È questo il senso che deve avere la nostra campagna, essa deve servire innanzitutto da riorganizzatore collettivo. Ci deve servire cioè attraverso l’organizzazione di campagne di lotta o l’intervento nelle lotte già in corso a riorganizzare politicamente e in maniera indipendente le masse sarde. Organizzare le masse in maniera politica indipendente non vuol dire organizzarle in termini antipolitici o antipartitici, vuol dire far emergere dal basso delle lotte degli organismi democratici delle masse stesse autogestiti, democraticamente strutturati, che siano in primo luogo l’organo di direzione della lotta, ma capaci di evolvere in embrioni di organi di contropotere.

È come se fossimo di fronte al problema della riorganizzazione, del raggruppamento di un immenso esercito, che esiste già, ma disperso, privo di addestramento, senza la disciplina che gli deriva da un’organizzazione, demoralizzato perché privo di prospettive. Le lotte sono lo strumento attraverso cui possiamo ricompattare e ricostruire questo esercito, riaddestrarlo, riattivarne il morale attraverso la sperimentazione della propria forza e della propria capacità organizzativa a partire dall’organizzazione e dall’impegno nelle stesse singole lotte.
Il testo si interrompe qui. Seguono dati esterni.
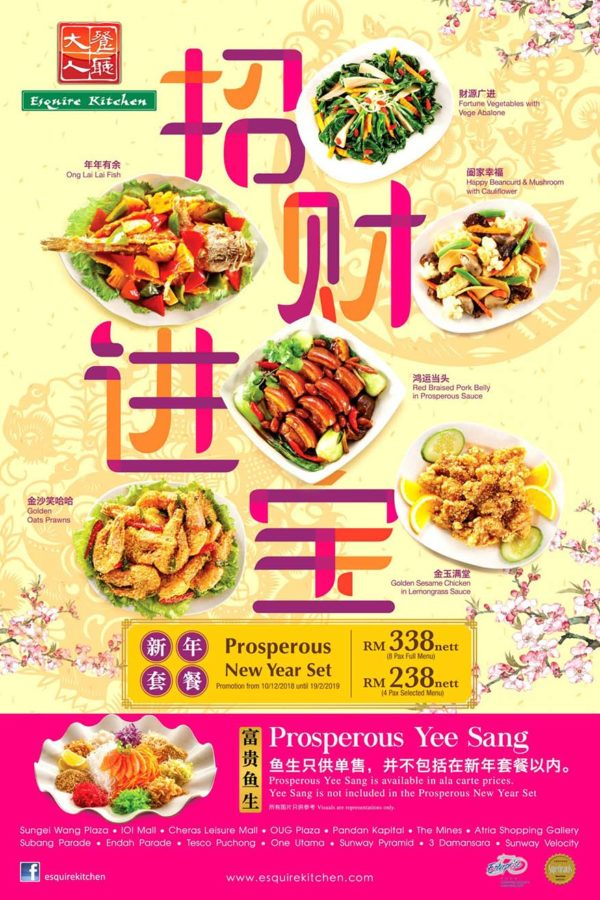 esquire kitchen prosperous chinese new year set menu promotion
Ecco quindi l’immensa funzione pratica di riorganizzazione e educazione politica delle grandi masse sarde, che possono avere le lotte specifiche in Sardegna, e l’importanza, allora, fondamentale che noi riusciamo a suscitare, estendere, moltiplicare, coordinare il più possibile queste lotte, l’importanza di un programma di rivendicazioni transitorie intorno a cui innescare queste lotte.

Abbiamo usato la metafora dell’esercito per descrive le grandi masse sarde che ci proponiamo di riorganizzare. Ma quali sono queste masse? Questo è molto importante capirlo e vederlo più nel dettaglio, perché dal carattere delle masse, delle persone cui intendiamo rivolgerci dipende chiaramente il carattere stesso del programma che vogliamo agitare.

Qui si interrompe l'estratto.